REQUIREMENTS ▸
a – Reproduce verbatim everything in the email thread from "I’d look for" down to "Thanks for this!".
b – Take everything in the records from the line containing "What measure of" down to the end of the records. Write all of those lines out again, and raise each distance value in the answers by 82.

>> begin DOCUMENT

I’d look for deep-scrubs on that OSD, those are logged, maybe those timestamps match your observations.

Zitat von Zakhar Kirpichenko <zakhar@xxxxxxxxx>:

Thanks for this!

The drive doesn't show increased utilization on average, but it does
sporadically get more I/O than other drives, usually in short bursts. I am
now trying to find a way to trace this to a specific PG, pool and object
(s) – not sure if that is possible.

/Z

On Fri, 7 Oct 2022, 12:17 Dan van der Ster, <dvanders@xxxxxxxxx> wrote:

Hi Zakhar,

I can back up what Konstantin has reported -- we occasionally have
HDDs performing very slowly even though all smart tests come back
clean. Besides ceph osd perf showing a high latency, you could see
high ioutil% with iostat.

We normally replace those HDDs -- usually by draining and zeroing
them, then putting them back in prod (e.g. in a different cluster or
some other service). I don't have statistics on how often those sick
drives come back to full performance or not -- that could indicate it
was a poor physical connection, vibrations, ... , for example. But I
do recall some drives came back repeatedly as "sick" but not dead w/
clean SMART tests.

If you have time you can dig deeper with increased bluestore debug
levels. In our environment this happens often enough that we simply
drain, replace, move on.

>> end DOCUMENT
>> begin DATA SECTION

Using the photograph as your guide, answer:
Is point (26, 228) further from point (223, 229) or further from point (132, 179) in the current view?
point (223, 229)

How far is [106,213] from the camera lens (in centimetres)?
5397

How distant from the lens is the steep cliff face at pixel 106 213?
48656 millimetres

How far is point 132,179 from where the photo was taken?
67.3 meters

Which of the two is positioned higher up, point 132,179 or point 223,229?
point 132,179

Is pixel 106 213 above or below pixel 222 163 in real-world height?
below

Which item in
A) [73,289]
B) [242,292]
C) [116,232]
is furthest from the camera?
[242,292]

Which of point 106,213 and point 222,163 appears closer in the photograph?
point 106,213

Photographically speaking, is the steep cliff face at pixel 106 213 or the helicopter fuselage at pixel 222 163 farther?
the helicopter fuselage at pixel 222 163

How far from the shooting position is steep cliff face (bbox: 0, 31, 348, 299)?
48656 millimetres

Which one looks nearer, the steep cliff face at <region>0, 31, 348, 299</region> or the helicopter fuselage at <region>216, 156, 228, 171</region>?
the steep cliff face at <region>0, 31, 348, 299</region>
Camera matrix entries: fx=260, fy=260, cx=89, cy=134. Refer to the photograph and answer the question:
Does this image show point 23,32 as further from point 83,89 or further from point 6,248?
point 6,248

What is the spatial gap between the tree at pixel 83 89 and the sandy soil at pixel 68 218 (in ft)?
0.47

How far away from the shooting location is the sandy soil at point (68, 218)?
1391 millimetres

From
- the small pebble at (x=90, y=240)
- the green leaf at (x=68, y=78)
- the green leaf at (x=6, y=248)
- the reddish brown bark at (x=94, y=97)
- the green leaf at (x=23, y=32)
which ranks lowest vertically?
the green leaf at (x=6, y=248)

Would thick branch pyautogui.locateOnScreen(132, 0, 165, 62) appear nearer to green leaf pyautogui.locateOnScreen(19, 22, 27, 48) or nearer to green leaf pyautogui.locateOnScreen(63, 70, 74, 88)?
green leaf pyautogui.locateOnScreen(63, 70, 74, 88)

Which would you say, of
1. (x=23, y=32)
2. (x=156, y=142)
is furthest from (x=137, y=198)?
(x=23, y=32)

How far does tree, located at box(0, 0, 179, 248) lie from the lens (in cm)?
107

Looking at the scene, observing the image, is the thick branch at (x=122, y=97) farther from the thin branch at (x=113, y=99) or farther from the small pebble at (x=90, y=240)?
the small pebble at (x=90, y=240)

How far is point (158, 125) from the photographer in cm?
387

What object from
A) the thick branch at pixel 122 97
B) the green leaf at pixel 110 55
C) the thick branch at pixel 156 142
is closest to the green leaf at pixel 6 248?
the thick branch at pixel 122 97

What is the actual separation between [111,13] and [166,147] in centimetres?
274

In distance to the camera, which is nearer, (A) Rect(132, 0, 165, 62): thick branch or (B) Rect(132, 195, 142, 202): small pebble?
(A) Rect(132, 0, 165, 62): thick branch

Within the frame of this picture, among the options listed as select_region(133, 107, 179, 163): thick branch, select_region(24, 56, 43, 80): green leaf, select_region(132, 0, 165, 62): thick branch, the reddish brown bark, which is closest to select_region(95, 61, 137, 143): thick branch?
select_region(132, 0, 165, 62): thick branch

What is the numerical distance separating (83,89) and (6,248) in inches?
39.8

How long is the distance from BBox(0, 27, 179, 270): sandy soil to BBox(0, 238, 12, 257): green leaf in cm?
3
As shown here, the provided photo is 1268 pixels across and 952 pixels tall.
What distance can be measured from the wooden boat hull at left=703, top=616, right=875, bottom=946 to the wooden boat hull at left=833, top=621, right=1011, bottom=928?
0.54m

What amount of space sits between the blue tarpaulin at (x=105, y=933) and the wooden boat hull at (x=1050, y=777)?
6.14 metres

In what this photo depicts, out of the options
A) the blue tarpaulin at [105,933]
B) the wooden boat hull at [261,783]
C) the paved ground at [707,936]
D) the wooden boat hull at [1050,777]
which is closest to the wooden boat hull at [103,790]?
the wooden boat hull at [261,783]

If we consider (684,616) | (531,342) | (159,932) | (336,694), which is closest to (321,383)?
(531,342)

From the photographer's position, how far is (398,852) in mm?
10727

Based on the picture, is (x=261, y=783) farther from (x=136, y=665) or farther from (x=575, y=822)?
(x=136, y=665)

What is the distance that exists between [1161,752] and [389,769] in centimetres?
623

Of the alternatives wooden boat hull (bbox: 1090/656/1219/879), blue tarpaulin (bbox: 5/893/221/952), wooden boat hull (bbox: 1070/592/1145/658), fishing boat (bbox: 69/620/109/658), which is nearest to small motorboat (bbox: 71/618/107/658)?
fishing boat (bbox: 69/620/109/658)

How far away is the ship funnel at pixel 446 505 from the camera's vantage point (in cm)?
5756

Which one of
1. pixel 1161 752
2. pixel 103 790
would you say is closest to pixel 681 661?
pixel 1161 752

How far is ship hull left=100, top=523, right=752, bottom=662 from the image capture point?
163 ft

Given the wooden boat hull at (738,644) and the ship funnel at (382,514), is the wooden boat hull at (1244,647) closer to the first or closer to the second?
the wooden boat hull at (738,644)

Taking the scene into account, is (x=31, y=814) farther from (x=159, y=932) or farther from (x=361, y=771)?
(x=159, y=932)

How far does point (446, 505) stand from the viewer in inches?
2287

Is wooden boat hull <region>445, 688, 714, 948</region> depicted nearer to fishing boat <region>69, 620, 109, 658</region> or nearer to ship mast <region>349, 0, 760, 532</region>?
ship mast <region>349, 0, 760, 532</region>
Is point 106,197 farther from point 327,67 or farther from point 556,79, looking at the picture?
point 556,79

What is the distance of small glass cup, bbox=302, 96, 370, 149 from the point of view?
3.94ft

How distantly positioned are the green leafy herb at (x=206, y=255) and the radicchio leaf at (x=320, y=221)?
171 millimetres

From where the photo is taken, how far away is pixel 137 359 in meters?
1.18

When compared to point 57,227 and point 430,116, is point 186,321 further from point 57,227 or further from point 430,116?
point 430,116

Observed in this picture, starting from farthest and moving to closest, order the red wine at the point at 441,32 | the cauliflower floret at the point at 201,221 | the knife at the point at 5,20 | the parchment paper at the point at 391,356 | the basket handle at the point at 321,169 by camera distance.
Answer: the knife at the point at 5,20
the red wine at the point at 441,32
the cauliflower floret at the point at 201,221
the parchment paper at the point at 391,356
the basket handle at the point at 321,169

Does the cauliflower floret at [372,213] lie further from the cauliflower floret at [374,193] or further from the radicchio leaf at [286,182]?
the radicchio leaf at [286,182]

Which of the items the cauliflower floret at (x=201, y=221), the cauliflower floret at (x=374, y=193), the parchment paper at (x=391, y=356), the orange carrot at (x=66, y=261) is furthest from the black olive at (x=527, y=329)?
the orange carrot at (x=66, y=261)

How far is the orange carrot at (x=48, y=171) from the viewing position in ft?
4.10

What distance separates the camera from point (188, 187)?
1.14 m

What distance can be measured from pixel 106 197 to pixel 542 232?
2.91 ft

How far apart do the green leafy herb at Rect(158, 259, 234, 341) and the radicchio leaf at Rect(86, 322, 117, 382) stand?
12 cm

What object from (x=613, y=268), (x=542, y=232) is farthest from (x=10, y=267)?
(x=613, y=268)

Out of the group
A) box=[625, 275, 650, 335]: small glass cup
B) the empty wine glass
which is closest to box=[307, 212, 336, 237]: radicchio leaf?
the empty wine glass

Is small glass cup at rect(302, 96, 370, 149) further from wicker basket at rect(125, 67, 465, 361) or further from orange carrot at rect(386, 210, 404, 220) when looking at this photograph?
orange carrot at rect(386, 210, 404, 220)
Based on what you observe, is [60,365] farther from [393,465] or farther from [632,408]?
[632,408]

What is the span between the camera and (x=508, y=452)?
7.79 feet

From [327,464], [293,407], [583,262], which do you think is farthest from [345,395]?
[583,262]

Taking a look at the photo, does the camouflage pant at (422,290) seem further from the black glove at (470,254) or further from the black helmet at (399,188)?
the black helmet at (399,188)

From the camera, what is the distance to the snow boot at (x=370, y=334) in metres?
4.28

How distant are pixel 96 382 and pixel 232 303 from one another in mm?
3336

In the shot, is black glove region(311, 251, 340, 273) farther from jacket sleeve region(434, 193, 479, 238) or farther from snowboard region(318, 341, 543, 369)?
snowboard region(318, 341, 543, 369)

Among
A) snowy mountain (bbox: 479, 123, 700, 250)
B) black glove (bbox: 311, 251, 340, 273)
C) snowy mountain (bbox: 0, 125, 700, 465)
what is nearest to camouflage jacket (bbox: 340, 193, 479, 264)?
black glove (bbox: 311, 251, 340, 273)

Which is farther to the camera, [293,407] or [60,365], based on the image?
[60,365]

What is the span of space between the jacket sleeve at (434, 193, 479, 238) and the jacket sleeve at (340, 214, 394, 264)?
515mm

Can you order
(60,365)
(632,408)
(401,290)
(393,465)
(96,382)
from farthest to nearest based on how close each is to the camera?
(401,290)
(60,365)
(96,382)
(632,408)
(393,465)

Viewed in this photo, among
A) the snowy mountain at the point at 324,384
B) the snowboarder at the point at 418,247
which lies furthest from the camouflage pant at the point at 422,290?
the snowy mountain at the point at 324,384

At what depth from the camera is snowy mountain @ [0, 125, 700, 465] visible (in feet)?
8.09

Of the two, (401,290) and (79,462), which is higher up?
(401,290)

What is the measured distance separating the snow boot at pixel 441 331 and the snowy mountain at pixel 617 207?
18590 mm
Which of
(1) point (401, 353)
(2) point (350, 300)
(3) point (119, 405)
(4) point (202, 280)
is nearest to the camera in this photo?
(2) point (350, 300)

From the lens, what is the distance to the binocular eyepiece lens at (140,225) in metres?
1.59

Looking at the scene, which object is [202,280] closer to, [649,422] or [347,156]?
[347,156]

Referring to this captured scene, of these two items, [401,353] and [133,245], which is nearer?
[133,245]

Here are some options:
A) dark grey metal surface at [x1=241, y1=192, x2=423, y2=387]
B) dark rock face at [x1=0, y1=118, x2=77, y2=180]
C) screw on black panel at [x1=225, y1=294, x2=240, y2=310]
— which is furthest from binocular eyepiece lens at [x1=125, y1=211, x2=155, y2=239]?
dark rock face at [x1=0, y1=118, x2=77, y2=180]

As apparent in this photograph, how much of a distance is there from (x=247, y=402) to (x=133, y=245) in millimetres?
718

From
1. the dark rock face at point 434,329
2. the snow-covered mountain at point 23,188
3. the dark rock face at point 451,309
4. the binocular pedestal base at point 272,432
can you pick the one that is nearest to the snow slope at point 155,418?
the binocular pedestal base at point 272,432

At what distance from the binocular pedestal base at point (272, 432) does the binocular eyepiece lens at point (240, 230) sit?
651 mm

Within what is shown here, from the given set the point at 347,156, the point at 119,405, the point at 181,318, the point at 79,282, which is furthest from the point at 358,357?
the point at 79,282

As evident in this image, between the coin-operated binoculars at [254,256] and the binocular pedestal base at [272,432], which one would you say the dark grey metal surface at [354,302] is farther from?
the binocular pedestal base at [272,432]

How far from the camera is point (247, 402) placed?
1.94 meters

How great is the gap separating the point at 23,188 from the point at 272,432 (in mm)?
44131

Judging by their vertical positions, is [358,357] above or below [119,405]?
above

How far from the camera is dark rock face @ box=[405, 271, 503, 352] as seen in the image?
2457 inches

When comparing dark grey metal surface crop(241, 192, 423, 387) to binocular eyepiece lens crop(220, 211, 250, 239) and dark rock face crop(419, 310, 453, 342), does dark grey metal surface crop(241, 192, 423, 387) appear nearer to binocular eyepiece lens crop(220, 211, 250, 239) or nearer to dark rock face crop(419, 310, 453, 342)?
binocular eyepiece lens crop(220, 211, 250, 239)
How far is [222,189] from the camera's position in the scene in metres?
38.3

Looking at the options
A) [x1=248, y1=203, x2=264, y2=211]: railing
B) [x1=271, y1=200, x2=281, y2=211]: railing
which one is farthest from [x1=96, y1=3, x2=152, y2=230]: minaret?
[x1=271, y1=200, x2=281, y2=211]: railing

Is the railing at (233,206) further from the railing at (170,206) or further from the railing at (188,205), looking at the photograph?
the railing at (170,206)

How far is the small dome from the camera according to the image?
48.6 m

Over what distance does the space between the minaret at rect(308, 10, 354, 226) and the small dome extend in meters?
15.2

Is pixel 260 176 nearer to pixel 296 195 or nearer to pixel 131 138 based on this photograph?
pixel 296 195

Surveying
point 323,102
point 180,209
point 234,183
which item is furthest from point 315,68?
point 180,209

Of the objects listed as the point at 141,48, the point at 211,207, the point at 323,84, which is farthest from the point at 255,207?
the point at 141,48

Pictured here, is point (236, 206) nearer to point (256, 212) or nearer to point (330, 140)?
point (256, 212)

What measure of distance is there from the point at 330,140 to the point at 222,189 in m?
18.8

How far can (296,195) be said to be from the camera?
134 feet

>> end DATA SECTION

EXPECTED RESPONSES ▸
a –
I’d look for deep-scrubs on that OSD, those are logged, maybe those timestamps match your observations.

Zitat von Zakhar Kirpichenko <zakhar@xxxxxxxxx>:

Thanks for this!

b –
What measure of distance is there from the point at 330,140 to the point at 222,189 in m?
100.8

How far can (296,195) be said to be from the camera?
216 feet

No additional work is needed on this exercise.